Aufgabenstellung => Kannst du aus dem Textauszug über Fatalismus bei Wahlen die Stelle von „Das ist aber“ bis einschließlich „nicht so schlimm.“ wortgetreu kopieren?

Fatalismus ist falsch, die Bürger schreiben das Drehbuch

Das ist aber fatal: Denn auch wenn das politische Geschehen oft wie ein Drama scheint, die Bürger sind nicht das Publikum. Die Wähler sind keine passiven Zuschauer, die ertragen müssen, dass dieses Spiel nach immer wiederkehrenden Gesetzmäßigkeiten vor ihren Augen abläuft. Sie greifen aktiv ein, sie sind die Drehbuschreiber – und zwar durch die zwei Kreuze, die sie bei der Wahl machen. Es gibt anders als im klassischen Drama keinen vorgegeben Ablaufplan dafür, wie sich das Geschehen in den nächsten Monaten zu entwickeln hat. Viel zu viele Menschen glauben aber, es stünde sowieso schon alles fest. Die einen sind vom negativen Fatalismus getrieben, für sie ist klar, das sowieso der große Knall kommen wird. Und dann gibt es noch den positiven Fatalismus, hier gilt das alte Kölsche Motto „Et hätt noch immer jut jejangen“: Wird schon, alles nicht so schlimm.

Datenzeilen =>

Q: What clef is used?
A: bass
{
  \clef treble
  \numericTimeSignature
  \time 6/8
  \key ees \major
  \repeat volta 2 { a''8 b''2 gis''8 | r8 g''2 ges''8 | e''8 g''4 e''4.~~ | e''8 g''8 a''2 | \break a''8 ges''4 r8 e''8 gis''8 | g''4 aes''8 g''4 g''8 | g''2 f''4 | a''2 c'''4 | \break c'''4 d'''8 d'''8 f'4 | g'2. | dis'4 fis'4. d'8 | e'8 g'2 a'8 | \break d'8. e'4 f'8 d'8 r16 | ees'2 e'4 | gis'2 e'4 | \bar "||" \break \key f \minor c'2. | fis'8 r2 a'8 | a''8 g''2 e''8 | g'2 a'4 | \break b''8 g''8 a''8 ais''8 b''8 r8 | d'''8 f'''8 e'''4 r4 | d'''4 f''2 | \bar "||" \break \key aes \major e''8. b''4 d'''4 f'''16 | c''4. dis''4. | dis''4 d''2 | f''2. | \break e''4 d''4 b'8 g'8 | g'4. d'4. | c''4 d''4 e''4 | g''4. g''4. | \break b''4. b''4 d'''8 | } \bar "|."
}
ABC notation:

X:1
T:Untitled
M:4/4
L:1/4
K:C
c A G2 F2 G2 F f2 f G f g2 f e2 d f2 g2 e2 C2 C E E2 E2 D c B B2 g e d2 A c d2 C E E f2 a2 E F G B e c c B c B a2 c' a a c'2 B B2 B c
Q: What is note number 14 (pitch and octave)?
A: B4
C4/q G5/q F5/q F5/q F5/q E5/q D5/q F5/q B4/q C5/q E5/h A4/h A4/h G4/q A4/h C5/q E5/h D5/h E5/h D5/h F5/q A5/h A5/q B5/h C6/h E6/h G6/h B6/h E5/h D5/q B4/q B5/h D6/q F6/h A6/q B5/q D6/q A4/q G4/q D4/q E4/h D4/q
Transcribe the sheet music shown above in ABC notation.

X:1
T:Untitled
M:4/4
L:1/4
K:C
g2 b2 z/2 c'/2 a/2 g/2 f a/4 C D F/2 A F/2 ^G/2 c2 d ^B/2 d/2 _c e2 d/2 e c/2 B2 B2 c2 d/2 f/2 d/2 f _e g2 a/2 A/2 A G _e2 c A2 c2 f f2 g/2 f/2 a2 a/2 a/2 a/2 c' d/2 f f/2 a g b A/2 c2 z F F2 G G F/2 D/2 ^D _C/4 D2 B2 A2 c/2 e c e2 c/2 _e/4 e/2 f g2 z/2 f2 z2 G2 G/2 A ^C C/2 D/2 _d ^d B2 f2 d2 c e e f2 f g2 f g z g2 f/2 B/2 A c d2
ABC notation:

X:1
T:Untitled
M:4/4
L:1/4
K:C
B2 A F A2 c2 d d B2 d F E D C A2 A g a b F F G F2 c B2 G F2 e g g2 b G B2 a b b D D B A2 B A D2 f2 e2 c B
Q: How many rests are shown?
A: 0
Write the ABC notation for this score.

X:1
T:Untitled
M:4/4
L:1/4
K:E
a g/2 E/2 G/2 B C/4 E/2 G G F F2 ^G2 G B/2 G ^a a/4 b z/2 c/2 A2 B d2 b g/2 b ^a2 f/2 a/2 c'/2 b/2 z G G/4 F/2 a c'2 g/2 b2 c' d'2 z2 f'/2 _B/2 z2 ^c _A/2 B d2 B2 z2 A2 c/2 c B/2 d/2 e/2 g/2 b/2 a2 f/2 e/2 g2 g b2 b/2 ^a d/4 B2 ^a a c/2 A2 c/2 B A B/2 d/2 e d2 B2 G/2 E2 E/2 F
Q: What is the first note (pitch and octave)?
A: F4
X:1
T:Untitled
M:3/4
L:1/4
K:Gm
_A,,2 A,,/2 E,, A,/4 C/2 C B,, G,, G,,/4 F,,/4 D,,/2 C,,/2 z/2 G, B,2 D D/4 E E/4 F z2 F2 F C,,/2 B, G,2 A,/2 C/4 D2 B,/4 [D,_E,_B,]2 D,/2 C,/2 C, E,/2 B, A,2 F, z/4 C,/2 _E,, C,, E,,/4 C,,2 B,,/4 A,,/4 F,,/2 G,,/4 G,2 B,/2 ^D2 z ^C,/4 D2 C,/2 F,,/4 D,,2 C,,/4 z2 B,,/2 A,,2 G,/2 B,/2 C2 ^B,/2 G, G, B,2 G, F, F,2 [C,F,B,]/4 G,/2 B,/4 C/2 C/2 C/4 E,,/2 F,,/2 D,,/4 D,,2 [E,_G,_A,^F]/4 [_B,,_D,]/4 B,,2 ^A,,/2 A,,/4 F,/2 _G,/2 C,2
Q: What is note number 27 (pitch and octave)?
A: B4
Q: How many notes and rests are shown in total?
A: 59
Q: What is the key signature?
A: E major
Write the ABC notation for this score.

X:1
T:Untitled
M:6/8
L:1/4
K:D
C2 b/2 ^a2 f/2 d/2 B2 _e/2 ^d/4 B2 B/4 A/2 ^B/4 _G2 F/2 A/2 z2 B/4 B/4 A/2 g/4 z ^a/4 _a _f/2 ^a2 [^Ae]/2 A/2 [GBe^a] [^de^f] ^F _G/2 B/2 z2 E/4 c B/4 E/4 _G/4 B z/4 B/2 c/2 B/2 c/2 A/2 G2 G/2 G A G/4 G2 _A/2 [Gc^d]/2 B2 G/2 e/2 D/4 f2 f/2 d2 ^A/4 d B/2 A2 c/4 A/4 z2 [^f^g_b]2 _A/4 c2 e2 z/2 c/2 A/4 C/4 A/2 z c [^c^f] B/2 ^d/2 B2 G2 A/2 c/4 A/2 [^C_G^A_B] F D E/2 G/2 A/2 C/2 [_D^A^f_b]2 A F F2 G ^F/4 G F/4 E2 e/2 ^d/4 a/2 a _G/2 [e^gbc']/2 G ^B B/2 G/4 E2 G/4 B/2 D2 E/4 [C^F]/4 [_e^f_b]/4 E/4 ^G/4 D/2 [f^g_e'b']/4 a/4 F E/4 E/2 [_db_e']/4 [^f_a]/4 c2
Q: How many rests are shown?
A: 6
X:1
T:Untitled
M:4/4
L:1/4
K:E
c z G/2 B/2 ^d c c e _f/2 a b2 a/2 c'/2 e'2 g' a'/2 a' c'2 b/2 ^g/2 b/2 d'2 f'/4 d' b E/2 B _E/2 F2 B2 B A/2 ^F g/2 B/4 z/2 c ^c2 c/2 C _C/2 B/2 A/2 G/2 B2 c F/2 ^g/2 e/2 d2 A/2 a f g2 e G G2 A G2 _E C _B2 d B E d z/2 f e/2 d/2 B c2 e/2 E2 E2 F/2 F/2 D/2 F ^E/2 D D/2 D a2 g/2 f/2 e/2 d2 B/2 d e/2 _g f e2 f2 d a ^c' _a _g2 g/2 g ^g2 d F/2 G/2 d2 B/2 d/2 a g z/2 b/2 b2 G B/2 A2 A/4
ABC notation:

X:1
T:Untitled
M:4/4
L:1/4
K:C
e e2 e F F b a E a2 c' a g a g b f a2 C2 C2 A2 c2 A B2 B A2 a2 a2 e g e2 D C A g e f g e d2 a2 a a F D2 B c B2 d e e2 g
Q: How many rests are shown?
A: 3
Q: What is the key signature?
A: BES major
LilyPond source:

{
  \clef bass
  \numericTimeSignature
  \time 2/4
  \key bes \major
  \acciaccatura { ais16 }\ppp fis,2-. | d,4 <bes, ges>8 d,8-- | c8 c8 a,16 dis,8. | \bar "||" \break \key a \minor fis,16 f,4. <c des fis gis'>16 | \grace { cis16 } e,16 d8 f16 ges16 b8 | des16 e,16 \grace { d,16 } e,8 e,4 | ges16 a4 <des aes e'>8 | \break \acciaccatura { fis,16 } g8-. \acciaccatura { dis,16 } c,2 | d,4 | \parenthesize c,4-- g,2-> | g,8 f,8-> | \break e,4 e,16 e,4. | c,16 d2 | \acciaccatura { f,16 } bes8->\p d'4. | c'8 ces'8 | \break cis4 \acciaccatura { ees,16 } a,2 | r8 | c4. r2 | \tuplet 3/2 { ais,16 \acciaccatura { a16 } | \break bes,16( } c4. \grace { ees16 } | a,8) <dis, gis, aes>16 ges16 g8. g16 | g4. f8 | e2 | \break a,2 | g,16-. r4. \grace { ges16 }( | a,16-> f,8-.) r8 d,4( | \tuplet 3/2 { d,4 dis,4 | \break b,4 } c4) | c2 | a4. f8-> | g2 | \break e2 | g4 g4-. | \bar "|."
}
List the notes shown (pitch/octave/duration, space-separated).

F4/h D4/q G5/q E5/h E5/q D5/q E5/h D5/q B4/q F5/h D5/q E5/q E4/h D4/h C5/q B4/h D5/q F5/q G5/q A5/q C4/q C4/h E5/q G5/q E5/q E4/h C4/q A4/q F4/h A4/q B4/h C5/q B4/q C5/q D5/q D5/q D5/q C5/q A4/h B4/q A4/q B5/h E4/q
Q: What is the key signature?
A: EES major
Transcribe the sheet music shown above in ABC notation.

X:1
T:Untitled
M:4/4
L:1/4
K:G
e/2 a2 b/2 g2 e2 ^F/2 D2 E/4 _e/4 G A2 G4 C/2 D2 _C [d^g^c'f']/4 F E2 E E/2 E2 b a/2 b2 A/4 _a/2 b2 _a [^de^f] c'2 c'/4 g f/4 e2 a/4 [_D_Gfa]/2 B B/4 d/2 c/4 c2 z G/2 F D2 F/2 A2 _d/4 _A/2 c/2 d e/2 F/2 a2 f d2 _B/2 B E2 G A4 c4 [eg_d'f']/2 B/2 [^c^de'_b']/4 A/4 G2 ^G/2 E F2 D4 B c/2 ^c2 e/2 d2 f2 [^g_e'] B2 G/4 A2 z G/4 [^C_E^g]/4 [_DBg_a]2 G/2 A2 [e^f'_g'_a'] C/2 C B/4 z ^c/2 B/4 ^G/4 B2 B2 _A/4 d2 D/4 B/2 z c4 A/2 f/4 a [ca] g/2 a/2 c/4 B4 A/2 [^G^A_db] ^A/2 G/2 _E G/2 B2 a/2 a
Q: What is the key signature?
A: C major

Antwort =>
Das ist aber fatal: Denn auch wenn das politische Geschehen oft wie ein Drama scheint, die Bürger sind nicht das Publikum. Die Wähler sind keine passiven Zuschauer, die ertragen müssen, dass dieses Spiel nach immer wiederkehrenden Gesetzmäßigkeiten vor ihren Augen abläuft. Sie greifen aktiv ein, sie sind die Drehbuschreiber – und zwar durch die zwei Kreuze, die sie bei der Wahl machen. Es gibt anders als im klassischen Drama keinen vorgegeben Ablaufplan dafür, wie sich das Geschehen in den nächsten Monaten zu entwickeln hat. Viel zu viele Menschen glauben aber, es stünde sowieso schon alles fest. Die einen sind vom negativen Fatalismus getrieben, für sie ist klar, das sowieso der große Knall kommen wird. Und dann gibt es noch den positiven Fatalismus, hier gilt das alte Kölsche Motto „Et hätt noch immer jut jejangen“: Wird schon, alles nicht so schlimm.